Newshawk: http://www.drugsense.org/donate.htm

Votes: 0

Pubdate: Tue, 02 Apr 2013

Source: News-Item, The (PA)

Copyright: 2013 The News Item

Contact: jake_b@newsitem.com

Website: http://www.newsitem.com/

Details: http://www.mapinc.org/media/3556

Authors: Erwin Chemerinsky and Allen Hopper

Note: Chemerinsky is dean of the UC Irvine School of Law, and Allen

Hopper is criminal justice and drug policy director of the ACLU of

California. They wrote this for the Los Angeles Times.

Page: 4




It may be surprising, but no state is required to have a law making possession of marijuana, or any drug, a crime. Therefore, any state can legalize some or all marijuana possession if it chooses. The federal government, if it chooses, can enforce the federal law against its possession and use, but it is up to each state to decide what to criminally prohibit, based on the 10th Amendment.


This basic insight has been lost in the public discussion about whether the initiatives legalizing possession of small amounts of marijuana passed by Colorado and Washington voters in November are preempted by federal law. The two states will soon finalize regulations to implement those initiatives, including how to tax and regulate marijuana. U.S. Attorney General Eric H. Holder Jr. told a recent meeting of state attorneys general that the Justice Department review of the initiatives was winding down, suggesting an imminent decision as to whether it intends to challenge the initiatives as being pre-empted by federal law.

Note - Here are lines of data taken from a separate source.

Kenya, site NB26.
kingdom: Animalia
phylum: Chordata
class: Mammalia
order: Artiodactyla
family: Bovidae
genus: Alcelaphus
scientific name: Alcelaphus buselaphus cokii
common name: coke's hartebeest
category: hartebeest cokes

This month, eight former heads of the Drug Enforcement Administration urged Holder to enjoin the new state laws. Peter Bensinger, DEA chief from 1976 to 1981, told the Associated Press: "This is a no-brainer. It is outrageous that a lawsuit hasn't been filed."


Is it outrageous? Or is it just an intelligent assessment of the legal landscape?


The pre-emption doctrine is based on the supremacy clause of Article VI of the Constitution, which makes federal law "the supreme law of the land" trumping conflicting state laws. The question, then, is whether there is a conflict between the federal government prohibiting small amounts of marijuana and some states not doing so.


There is not a conflict when one level of government prohibits something but another level of government does not. An easy illustration is that murder is a crime in every state, but, except for very specific circumstances, it is not a federal crime. No one would say that there is a conflict. Likewise, a state can decide that certain conduct does not violate state law even if it offends federal law. It is then for the federal government to decide how, if at all, it wants to enforce the federal law.


Several other states, including California, have laws making possession of up to an ounce of marijuana an infraction punishable by a fine, even though under federal law, it's a misdemeanor punishable by up to one year in federal prison. Similarly, 17 states and Washington, D.C., have laws that allow possession of marijuana for medical purposes; there is no such federal exception. Although the federal government can enforce the stricter U.S. law in states that have decriminalized possession or have medical marijuana laws, it has never acted to have those state laws invalidated based on the preemption doctrine.


Simply put, no state has to have a law prohibiting marijuana, even though federal law does. And if a state does have such a ban but wants to repeal it in whole or in part, such as for possession for medical reasons or for small amounts, it may do so.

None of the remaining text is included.